「地図から消された島」に残る毒ガスの歴史
いまや、うさぎの楽園と化した大久野島ですが、じつは戦時中の1929年から1945年まで、太平洋戦争で使用するための毒ガスが秘密裏に製造されていたという歴史があります。
一般人の立ち入りが禁じられた大久野島は、一部の軍人のみが知る場所に。毒ガス製造は世界的にも禁止されていたので、その事実を隠すべく、大久野島は地図からも消されていました。
毒ガス資料館では、毒ガス製造の資料を展示し、多くの被害者を出した悲惨な事実を伝えています。
大久野島には現在も、旧日本軍の建物であった「火薬庫の廃墟」や「砲台跡」などの跡地が随所に点在しています。
写真は島の西側にある「発電場跡」。大規模な廃墟には緑の蔦が這っていて、独特な雰囲気を醸し出しています。ここでは女子動員学徒が風船爆弾の満球テストを行っていたようです。
戦時中の跡地は島の北部に多く、その周辺はシダ類がびっしり生い茂る深い森となっています。いずれも歴史的価値のある建造物ばかりなので、島内の遺跡をめぐり、大久野島の歴史を探訪してみるのもよいのではないでしょうか。
もちろん、遺跡周辺にもうさぎはたくさん。人の足音が聞こえると、茂みの中からひょこっと顔を出してきます。
大久野島で幸せそうに暮らすうさぎたち。
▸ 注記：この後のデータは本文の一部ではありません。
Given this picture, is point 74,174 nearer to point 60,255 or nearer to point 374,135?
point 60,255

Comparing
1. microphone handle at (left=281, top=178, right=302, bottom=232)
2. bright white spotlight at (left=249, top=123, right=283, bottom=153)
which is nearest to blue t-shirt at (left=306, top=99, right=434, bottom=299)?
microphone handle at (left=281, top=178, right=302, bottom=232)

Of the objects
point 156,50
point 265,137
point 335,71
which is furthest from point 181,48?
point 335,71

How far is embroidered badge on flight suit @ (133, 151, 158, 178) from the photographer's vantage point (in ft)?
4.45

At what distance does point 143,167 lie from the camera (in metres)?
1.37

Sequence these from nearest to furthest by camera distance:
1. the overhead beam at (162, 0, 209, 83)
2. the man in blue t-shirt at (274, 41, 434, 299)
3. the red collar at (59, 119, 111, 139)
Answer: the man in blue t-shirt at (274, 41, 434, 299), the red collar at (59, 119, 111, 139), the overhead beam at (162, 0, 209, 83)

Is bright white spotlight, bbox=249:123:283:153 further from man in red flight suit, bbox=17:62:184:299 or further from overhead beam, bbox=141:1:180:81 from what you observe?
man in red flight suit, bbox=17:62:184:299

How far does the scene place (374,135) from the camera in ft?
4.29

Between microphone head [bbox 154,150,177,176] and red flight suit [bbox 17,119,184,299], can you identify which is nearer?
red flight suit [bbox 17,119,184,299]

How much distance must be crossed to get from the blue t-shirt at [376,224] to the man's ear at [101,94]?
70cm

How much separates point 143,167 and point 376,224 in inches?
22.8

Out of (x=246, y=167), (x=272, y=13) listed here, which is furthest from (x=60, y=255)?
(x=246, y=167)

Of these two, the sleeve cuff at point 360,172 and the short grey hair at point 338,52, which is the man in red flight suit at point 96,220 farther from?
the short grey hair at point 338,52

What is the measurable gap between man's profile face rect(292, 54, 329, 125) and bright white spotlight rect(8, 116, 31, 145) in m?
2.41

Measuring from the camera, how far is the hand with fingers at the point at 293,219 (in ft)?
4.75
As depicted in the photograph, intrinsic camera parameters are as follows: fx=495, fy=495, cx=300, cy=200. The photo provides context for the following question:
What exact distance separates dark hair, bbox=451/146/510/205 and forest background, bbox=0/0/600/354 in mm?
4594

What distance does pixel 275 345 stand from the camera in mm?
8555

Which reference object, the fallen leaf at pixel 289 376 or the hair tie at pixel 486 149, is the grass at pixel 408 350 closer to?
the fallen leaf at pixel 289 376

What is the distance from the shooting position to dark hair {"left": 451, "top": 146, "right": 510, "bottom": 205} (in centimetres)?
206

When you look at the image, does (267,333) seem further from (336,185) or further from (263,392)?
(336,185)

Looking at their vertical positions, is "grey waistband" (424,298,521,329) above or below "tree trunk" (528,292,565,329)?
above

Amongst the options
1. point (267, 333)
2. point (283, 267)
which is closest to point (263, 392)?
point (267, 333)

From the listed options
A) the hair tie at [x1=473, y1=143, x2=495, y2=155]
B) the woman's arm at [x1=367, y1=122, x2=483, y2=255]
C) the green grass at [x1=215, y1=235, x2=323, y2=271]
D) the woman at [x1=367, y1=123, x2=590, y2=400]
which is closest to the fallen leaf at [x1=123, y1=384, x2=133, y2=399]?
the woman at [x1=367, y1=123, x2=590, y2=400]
しかし、この楽園にもうさぎの天敵となるイノシシやトンビたちがいます。
観光客がエサやゴミなどをそのままにしてしまうと、うさぎが食べすぎて体調を崩してしまったり、天敵となる生き物がそれを食べたりしてうさぎの数が減ってしまいます。
うさぎたちを守るためにも、帰る際は、持ってきたものをしっかりと持ち帰るようにしましょう。
瀬戸内海に浮かぶうさぎの楽園、大久野島は見どころたっぷり。
ぴょんぴょんと近づいてくるかわいいうさぎと戯れたり、のどかな自然に癒やされたり、遺跡巡りをして歴史探訪をしたり……多彩な楽しみ方ができます。
ラビットアイランドでしかできない特別な体験をしに、ぜひ一度足を運んでみてはいかがでしょうか。